Yeah, imagine a group of Ned Flanders head-banging on stage.
But I heard from the dudes at Playboy Manbaby and they told me that Mac Sabbath is holding members of their family hostage until they complete the tour. Any truth to those deep-fried rumors?
I have no comment on that at this time.
Okay, we’ll move on.
There was some resistance at first, but they’re coming around.
They said they liked playing in the tour lineup.
As far as Mac Sabbath goes, a lot of casual listeners say that this music is all about fast food. But deeper listening reveals a larger motive and very critical discourse about what humans eat. What’s up with that?
Well, Ronald Osbourne and Mac Sabbath created a genre called drive-through metal. People assumed that drive-through metal condones a drive-through lifestyle. But it’s quite the opposite. It’s kinda like everybody thought Black Sabbath was an evil band. But if you really break down the music, they’re just warning you about evil.
And some cryptic references to Christianity ...
Yeah right, this is sort of the same flippant situation.

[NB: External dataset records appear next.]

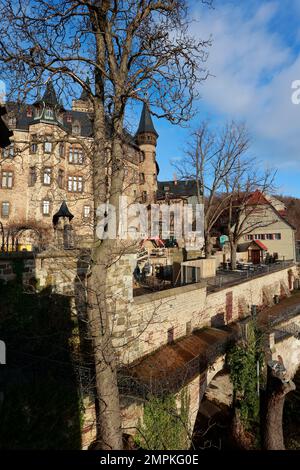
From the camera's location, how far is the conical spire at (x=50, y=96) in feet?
20.8

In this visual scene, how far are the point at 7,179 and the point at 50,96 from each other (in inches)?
1046

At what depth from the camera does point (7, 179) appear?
29797 millimetres

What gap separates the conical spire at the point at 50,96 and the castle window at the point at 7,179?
26.0 m

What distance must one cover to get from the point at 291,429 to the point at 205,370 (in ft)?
18.8

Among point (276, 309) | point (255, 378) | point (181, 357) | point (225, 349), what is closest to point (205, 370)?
point (181, 357)

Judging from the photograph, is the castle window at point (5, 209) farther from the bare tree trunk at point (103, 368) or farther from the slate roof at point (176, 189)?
the bare tree trunk at point (103, 368)

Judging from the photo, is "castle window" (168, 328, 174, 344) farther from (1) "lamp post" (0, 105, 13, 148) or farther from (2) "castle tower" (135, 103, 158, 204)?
(2) "castle tower" (135, 103, 158, 204)

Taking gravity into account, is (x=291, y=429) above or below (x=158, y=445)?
below

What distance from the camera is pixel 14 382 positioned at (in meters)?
5.45

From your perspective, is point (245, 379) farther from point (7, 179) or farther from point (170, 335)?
point (7, 179)

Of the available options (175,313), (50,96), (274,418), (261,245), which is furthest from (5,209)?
(274,418)

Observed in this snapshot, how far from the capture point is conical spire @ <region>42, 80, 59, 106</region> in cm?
633

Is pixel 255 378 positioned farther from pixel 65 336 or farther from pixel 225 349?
pixel 65 336
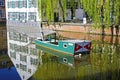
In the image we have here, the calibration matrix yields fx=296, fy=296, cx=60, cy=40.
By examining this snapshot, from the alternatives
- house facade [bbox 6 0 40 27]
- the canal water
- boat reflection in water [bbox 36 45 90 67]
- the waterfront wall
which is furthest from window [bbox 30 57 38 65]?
house facade [bbox 6 0 40 27]

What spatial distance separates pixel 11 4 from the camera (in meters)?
50.9

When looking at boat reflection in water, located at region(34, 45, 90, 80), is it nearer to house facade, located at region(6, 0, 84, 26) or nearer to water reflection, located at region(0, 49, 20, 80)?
water reflection, located at region(0, 49, 20, 80)

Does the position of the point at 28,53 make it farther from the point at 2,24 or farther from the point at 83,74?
the point at 2,24

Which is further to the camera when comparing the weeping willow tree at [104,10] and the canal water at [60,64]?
the weeping willow tree at [104,10]

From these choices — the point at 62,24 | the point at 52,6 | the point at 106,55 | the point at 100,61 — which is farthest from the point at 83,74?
the point at 62,24

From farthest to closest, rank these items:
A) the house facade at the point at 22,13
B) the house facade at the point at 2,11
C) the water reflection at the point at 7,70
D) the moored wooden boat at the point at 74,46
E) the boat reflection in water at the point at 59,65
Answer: the house facade at the point at 2,11
the house facade at the point at 22,13
the moored wooden boat at the point at 74,46
the water reflection at the point at 7,70
the boat reflection in water at the point at 59,65

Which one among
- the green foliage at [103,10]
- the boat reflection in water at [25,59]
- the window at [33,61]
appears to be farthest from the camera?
the green foliage at [103,10]

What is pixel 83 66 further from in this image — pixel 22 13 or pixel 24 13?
pixel 22 13

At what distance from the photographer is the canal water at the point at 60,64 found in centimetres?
1617

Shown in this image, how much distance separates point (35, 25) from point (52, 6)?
1227 cm

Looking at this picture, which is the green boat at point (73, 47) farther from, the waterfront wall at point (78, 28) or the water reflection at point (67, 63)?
the waterfront wall at point (78, 28)

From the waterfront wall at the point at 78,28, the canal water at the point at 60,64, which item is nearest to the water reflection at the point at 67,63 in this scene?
the canal water at the point at 60,64

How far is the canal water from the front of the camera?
16172mm

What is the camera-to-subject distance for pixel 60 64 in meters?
19.2
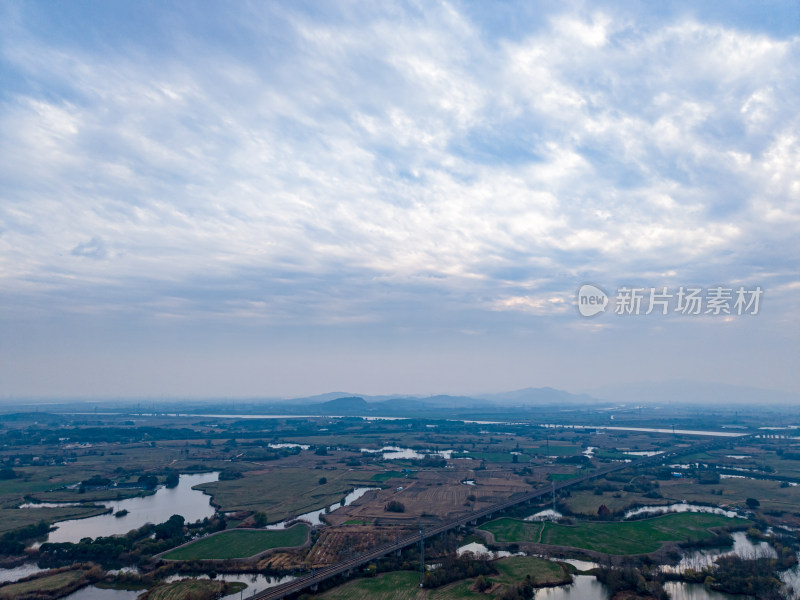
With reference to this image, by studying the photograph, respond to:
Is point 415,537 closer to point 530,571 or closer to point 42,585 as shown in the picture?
point 530,571

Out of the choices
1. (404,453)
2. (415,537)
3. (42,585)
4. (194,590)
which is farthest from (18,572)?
(404,453)

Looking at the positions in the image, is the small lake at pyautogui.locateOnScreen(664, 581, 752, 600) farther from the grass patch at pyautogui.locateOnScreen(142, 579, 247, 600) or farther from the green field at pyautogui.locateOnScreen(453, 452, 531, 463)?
the green field at pyautogui.locateOnScreen(453, 452, 531, 463)

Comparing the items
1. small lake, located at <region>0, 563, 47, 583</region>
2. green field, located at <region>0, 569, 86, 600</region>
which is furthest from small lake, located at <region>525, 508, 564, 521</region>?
small lake, located at <region>0, 563, 47, 583</region>

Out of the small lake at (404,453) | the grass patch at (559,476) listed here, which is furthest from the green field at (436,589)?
the small lake at (404,453)

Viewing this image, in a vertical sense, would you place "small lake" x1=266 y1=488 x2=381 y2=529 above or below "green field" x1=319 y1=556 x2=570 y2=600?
below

You’re looking at these guys on stage, an evil clown, a gnarly cheeseburger, drooling, eating junk food ... If you break it all down and listen to the lyrics, what these guys write is very anti-junk food. They’re saying don’t get involved with the fast food lifestyle, don’t do the drive-through thing. Stop and see what’s really in your food. Take note of GMOs, what’s going on with Monsanto in particular—as well as the hypocrisy of the beef industry.

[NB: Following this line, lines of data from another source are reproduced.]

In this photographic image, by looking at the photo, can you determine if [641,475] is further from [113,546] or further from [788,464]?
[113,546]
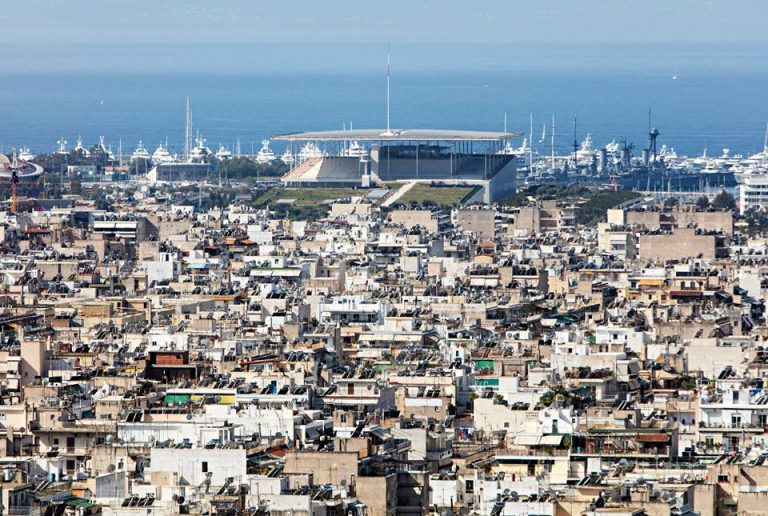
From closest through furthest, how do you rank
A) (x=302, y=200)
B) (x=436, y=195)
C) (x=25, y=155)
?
(x=302, y=200) < (x=436, y=195) < (x=25, y=155)

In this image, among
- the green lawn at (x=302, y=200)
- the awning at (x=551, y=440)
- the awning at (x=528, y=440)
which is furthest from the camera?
the green lawn at (x=302, y=200)

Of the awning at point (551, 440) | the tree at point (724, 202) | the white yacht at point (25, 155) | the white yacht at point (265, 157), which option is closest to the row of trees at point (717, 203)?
the tree at point (724, 202)

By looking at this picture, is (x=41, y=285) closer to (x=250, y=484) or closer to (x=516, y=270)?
(x=516, y=270)

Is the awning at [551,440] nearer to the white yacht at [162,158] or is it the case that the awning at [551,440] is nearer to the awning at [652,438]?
the awning at [652,438]

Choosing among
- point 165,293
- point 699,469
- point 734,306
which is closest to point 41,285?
point 165,293

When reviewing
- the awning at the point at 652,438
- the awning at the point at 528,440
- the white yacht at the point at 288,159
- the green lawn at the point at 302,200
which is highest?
the white yacht at the point at 288,159

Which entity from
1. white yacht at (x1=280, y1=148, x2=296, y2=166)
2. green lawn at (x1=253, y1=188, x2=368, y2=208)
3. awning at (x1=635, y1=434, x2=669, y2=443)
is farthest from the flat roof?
awning at (x1=635, y1=434, x2=669, y2=443)

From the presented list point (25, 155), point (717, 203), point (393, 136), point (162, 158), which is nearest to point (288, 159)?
point (162, 158)

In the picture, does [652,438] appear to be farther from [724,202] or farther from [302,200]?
[724,202]
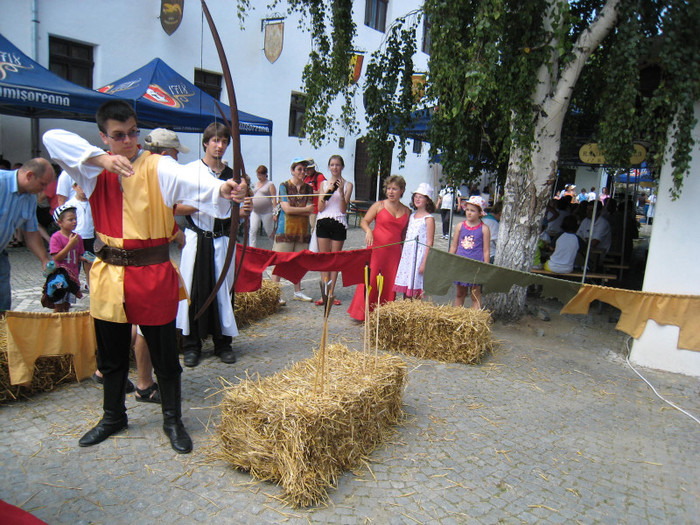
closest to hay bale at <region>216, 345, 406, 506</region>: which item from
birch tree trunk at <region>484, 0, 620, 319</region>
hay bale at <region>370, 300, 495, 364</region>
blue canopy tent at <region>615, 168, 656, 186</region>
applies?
hay bale at <region>370, 300, 495, 364</region>

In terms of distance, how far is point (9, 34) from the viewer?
394 inches

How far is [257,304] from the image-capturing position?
20.7 ft

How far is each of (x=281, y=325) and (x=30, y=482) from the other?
11.4 feet

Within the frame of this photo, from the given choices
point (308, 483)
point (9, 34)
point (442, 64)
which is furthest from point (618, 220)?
point (9, 34)

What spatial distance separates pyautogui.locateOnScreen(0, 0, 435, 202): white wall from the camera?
10539mm

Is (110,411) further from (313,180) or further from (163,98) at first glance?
(163,98)

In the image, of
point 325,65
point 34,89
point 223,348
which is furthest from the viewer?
point 34,89

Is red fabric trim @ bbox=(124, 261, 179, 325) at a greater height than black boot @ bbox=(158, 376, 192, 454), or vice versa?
red fabric trim @ bbox=(124, 261, 179, 325)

Are audiences ready for that message?
Well when you go to the show, it’s not all lofty or preachy. After rocking out with Mac Sabbath, listeners should go home and do their homework. Do some research. One whole line of a Mac Sabbath song is the 17-syllable chemical name for a common fast food ingredient.
Well then. What’s next for the band? Is there ever going to be a Mac Sabbath album?

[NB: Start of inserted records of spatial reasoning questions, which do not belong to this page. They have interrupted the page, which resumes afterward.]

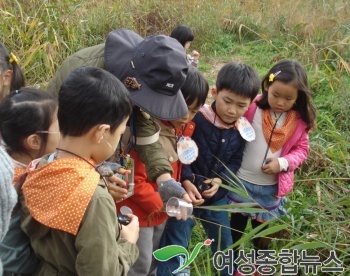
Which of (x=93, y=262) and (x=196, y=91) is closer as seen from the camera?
(x=93, y=262)

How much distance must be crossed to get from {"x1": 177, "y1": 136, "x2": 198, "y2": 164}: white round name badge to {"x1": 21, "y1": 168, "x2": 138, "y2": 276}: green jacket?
80 cm

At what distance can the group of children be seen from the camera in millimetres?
1260

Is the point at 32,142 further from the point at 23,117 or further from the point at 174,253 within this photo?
the point at 174,253

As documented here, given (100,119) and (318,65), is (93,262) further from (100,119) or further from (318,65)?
(318,65)

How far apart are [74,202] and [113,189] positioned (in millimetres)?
412

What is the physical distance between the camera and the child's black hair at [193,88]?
205 centimetres

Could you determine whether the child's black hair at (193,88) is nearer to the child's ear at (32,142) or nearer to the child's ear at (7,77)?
the child's ear at (32,142)

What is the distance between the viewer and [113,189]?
1.63 metres

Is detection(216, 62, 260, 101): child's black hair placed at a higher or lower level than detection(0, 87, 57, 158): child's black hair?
lower

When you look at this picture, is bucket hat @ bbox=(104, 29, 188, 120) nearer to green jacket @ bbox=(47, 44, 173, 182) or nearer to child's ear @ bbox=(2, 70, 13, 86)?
green jacket @ bbox=(47, 44, 173, 182)

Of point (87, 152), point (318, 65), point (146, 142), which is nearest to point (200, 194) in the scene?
point (146, 142)

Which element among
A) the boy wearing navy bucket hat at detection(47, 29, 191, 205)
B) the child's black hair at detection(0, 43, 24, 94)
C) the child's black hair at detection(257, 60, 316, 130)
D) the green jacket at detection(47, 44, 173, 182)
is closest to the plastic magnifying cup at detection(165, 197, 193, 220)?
→ the boy wearing navy bucket hat at detection(47, 29, 191, 205)

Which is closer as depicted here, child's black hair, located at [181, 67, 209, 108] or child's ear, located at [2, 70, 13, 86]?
child's black hair, located at [181, 67, 209, 108]

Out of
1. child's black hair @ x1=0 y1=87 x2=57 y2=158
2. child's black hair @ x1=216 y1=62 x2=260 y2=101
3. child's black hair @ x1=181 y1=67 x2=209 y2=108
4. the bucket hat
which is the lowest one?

One of the things is that this isn’t really a rock band. It’s not like something you can just listen to on your phone. Mac Sabbath is an immersive performance, a lifestyle-changing thing that you really have to experience live.
Is Mac Sabbath performance art?
Yeah, it’s a lot more than a band. Performance art is one of the many things that it is. It’s difficult to explain. I can’t think of any other band that has such a poignant yet high-larious social message to impart to audiences. That’s scary.
And maybe dangerous, too, in the sense that these days, some Americans seem to be falling back on what was once comfortable.
Exactly. So another problem we have is that we have a time-traveling, wormhole-jumping clown in charge of the entire project.
Yeah, how’s that going? Has Ronald adjusted to life on Earth?
Not at all. That’s another difficulty. The thing is, he just can’t understand or even acknowledge any technology beyond what was available in 1979, so it’s difficult going into the studio. We did put out a coloring book though, with a flexi disc inside. But, I’m trying to work these things out; we’ll see what happens.
Why do you think audiences are hungry for the sound of Mac Sabbath?
It’s an arena rock show squeezed onto a little stage. That might sound ridiculous or hilarious or whatever, but the whole set is just spilling off the stage and into the audience so that the audience and the band melt together. Something with that elaborate a stage show is usually seen from a distance. With this band, you’re right up in it.
During these mesmerizing performances—as someone who’s probably backstage as well as in the house during shows—have you ever seen anyone chowing down on some Mickey D’s or Burger Thing while the lads are playing?
[laughs heartily for almost a minute] Weird things happen with food at our shows. Sometimes people offer Ronald burgers. Or we put such offerings on the grill. Sometimes these offerings are thrown at the band.
Offerings, wow. Fair enough. In your opinion what does Ronald Osbourne really want from Earthlings? Why is he really here?
I think that he’s still trying to figure that out. But from what I can see, he’s traveled here from an alternate version of the 1970s to save the Earth from its current state of musical sustenance. He’s here to bring back the time when rock music and food were still organic.
Anything else you’d like to add to your order?
Yeah, come out and see us; melt with us!